Study examines adverse effects among different radiation therapies for prostate cancer
In an analysis of three different types of radiation therapy used to treat localized prostate cancer, compared with conformal radiation therapy, intensity-modulated radiation therapy (IMRT) was associated with fewer diagnoses of gastrointestinal adverse effects, hip fractures, and receipt of additional cancer treatments but more erectile dysfunction, while proton therapy was associated with more gastrointestinal adverse effects than IMRT, according to a study in the April 18 issue of JAMA, a theme issue on comparative effectiveness research.
Ronald C. Chen, M.D., M.P.H., of the University of North Carolina at Chapel Hill, presented the findings of the study at a JAMA media briefing at the National Press Club.
"Prostate cancer is the most common malignancy in men, with more than 200,000 diagnoses and 30,000 deaths per year. Recent advances in technology have led to costlier treatments such as minimally invasive radical prostatectomy, intensity-modulated radiation therapy, and proton therapy. The adoption of these technologies resulted in a $350 million increase in health care expenditures in 2005 alone," according to background information in the article. Various organizations have called for comparative effectiveness research of localized prostate cancer treatments. "The clinical benefit from these newer treatments is unproven, and comparative effectiveness research examining different radiation techniques is lacking," the authors write.
Dr. Chen and colleagues conducted a study to examine the comparative adverse effects and disease control outcomes after different radiation techniques in a recent cohort of prostate cancer patients. Specifically, the researchers compared IMRT, which has been rapidly adopted and is currently the most commonly used technique, with the older conformal radiation therapy; and compared proton therapy, the use of which also has increased, with IMRT. The population-based study used Surveillance, Epidemiology, and End Results-Medicare-linked data from 2000 through 2009 for patients with localized prostate cancer.
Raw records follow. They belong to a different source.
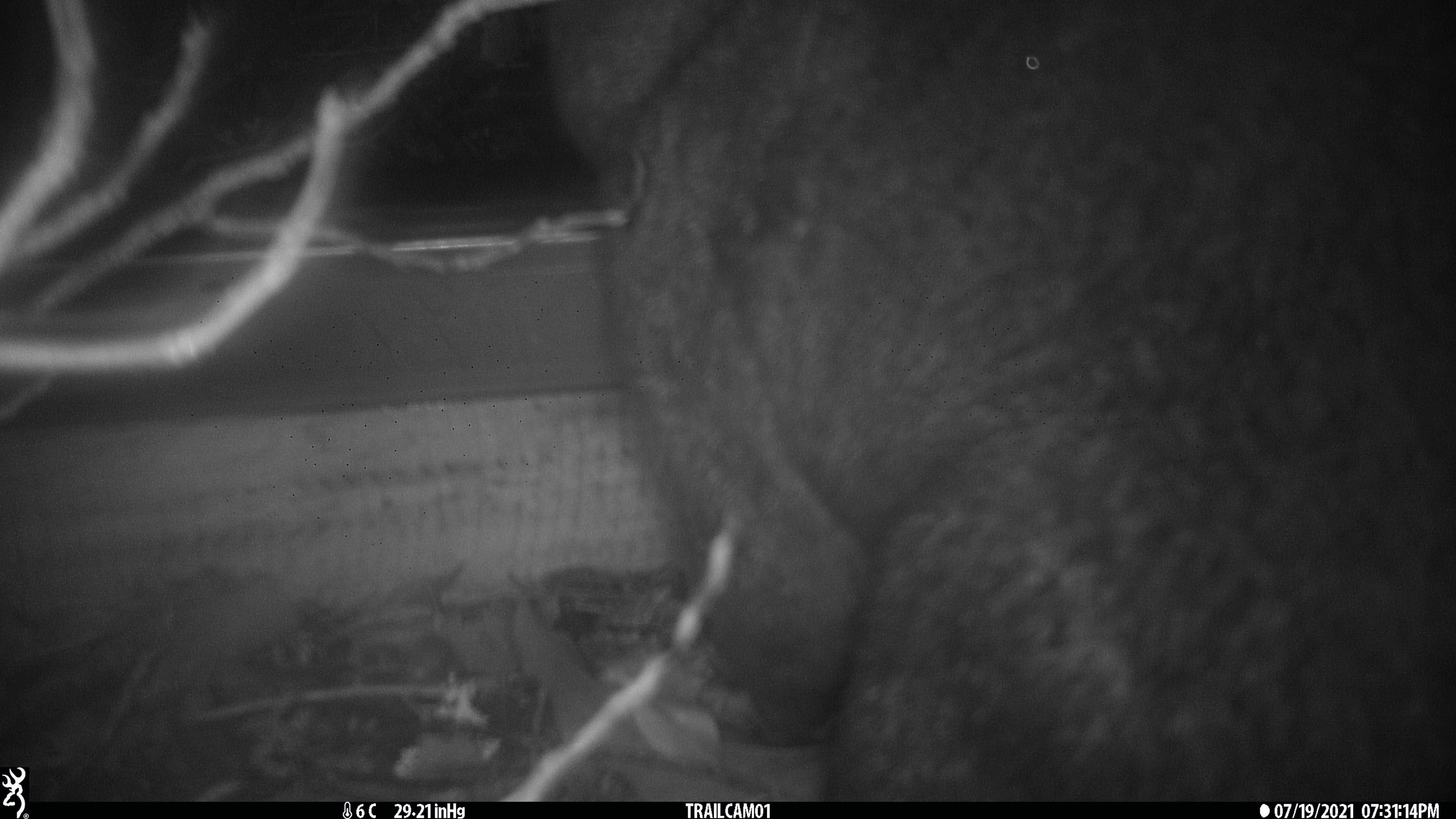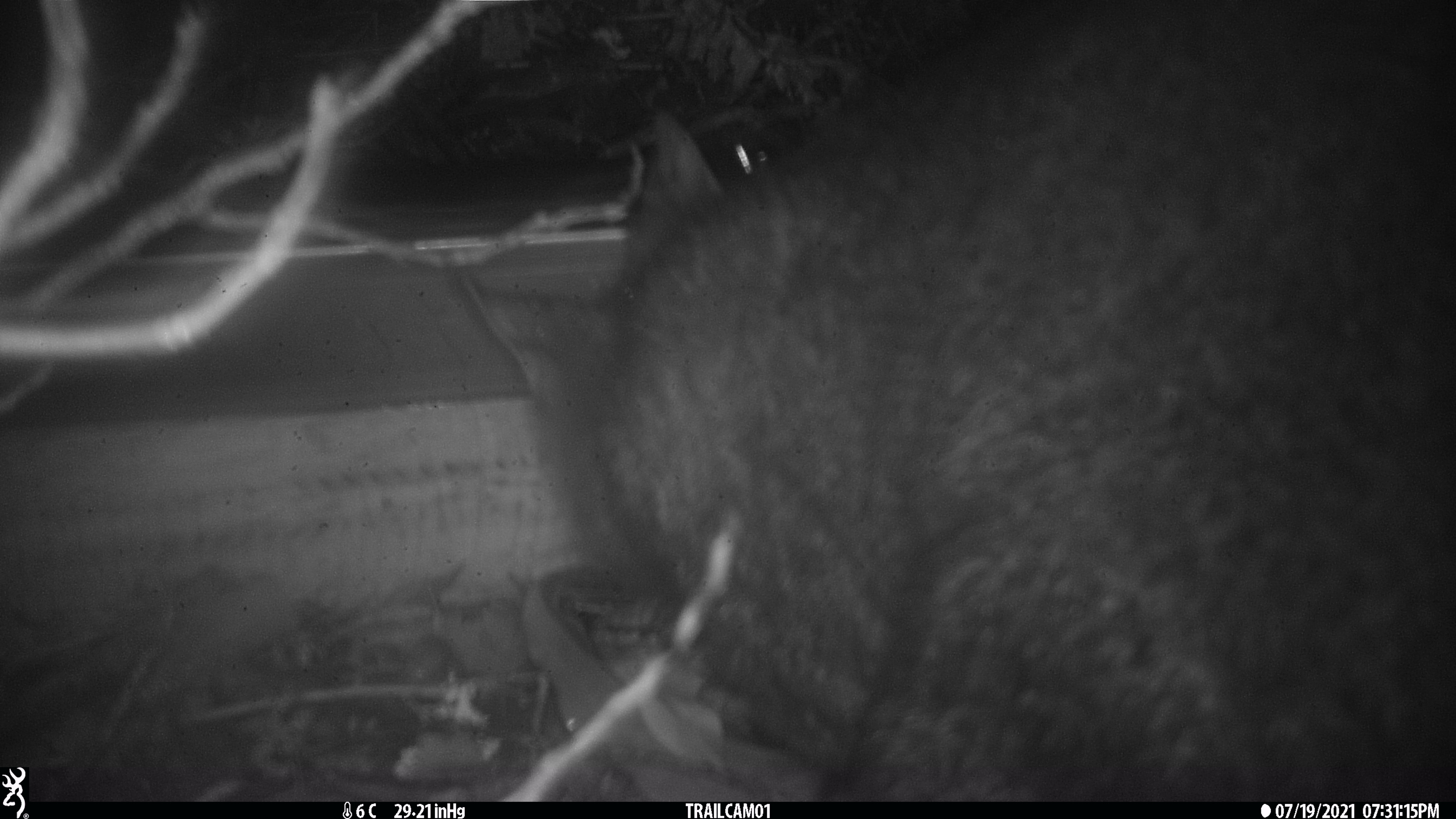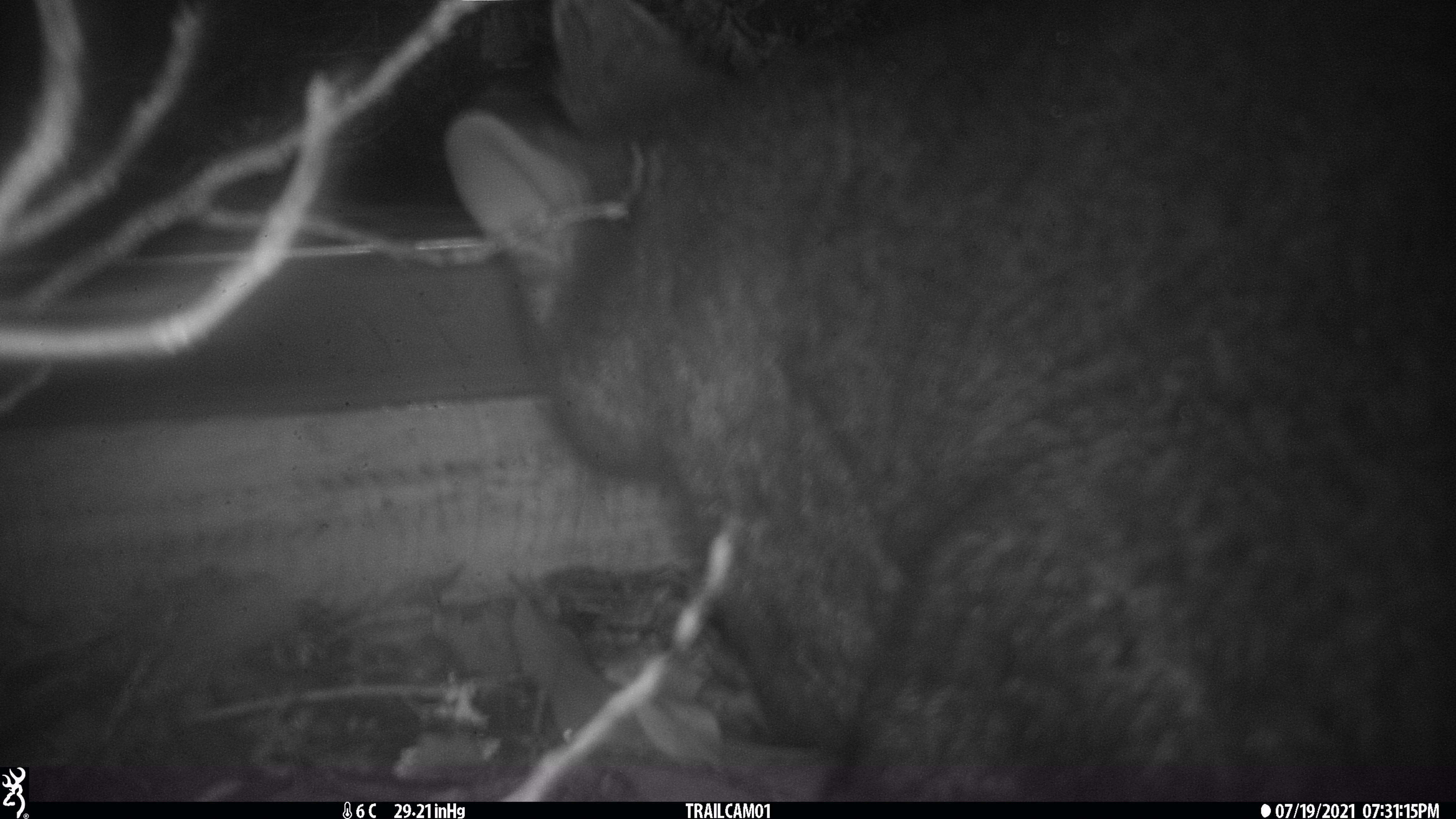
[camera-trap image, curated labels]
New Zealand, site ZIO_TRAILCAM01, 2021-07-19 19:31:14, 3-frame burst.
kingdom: Animalia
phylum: Chordata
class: Mammalia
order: Diprotodontia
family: Phalangeridae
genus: Trichosurus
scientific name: Trichosurus vulpecula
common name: common brushtail possum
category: possum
The primary outcomes measured were rates of gastrointestinal adverse effects (such as rectal bleeding or diarrhea) and urinary adverse effects, erectile dysfunction, hip fractures, and receipt of additional cancer therapy as an indicator for disease recurrence.
The use of IMRT vs. conformal radiation therapy increased from 0.15 percent in 2000 to 95.9 percent in 2008. In the propensity-score adjusted analysis (n = 12,976), the researchers found that men treated with IMRT were less likely to receive a diagnosis of gastrointestinal adverse effects and hip fracture but more likely to receive a diagnosis of erectile dysfunction. Also, IMRT patients were nearly 20 percent less likely to receive additional cancer therapy.
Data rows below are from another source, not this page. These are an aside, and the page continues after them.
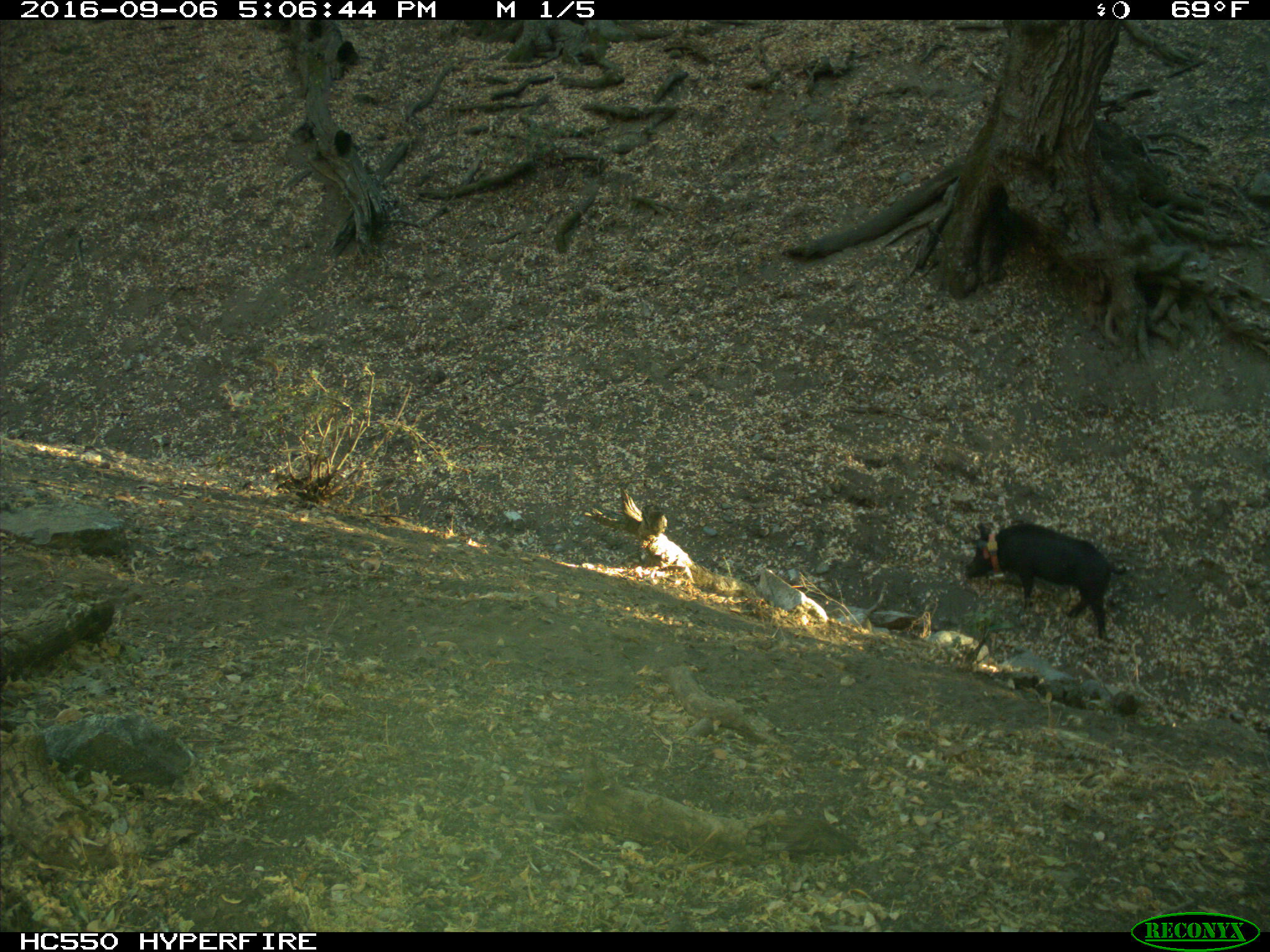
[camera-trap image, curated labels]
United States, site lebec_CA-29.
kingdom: Animalia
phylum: Chordata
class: Mammalia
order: Artiodactyla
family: Suidae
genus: Sus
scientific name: Sus scrofa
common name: wild boar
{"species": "Sus scrofa (wild boar)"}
In a propensity score-matched comparison between IMRT and proton therapy (n = 1,368), IMRT patients had a 34 percent lower risk of gastrointestinal adverse effects. There were no significant differences in rates of other adverse effects or additional therapies between IMRT and proton therapy.
"Proton therapy is a high-profile, high-cost prostate cancer treatment. Since 2007, multiple proton facilities have been built, and direct-to-consumer advertising is likely to lead to a substantial increase in use," the authors write. "Overall, our results do not clearly demonstrate a clinical benefit to support the recent increase in proton therapy use for prostate cancer."
The researchers add that the findings that patients receiving IMRT were less likely than those receiving conformal radiation therapy to undergo additional cancer treatments is consistent with the use of IMRT to deliver dose-escalated treatment, resulting in improved cancer control, as demonstrated by randomized trials. "Taken together, these results suggest that IMRT facilitated radiation dose escalation without compromising acceptable long-term morbidity."
"Comparative effectiveness research in localized prostate cancer treatments is needed because of the large number of men with this disease and the continued trend of a rapid increase in use of newer and costlier treatments with unproven clinical benefit," the authors write.
More information: JAMA. 2012;307:1611-1620.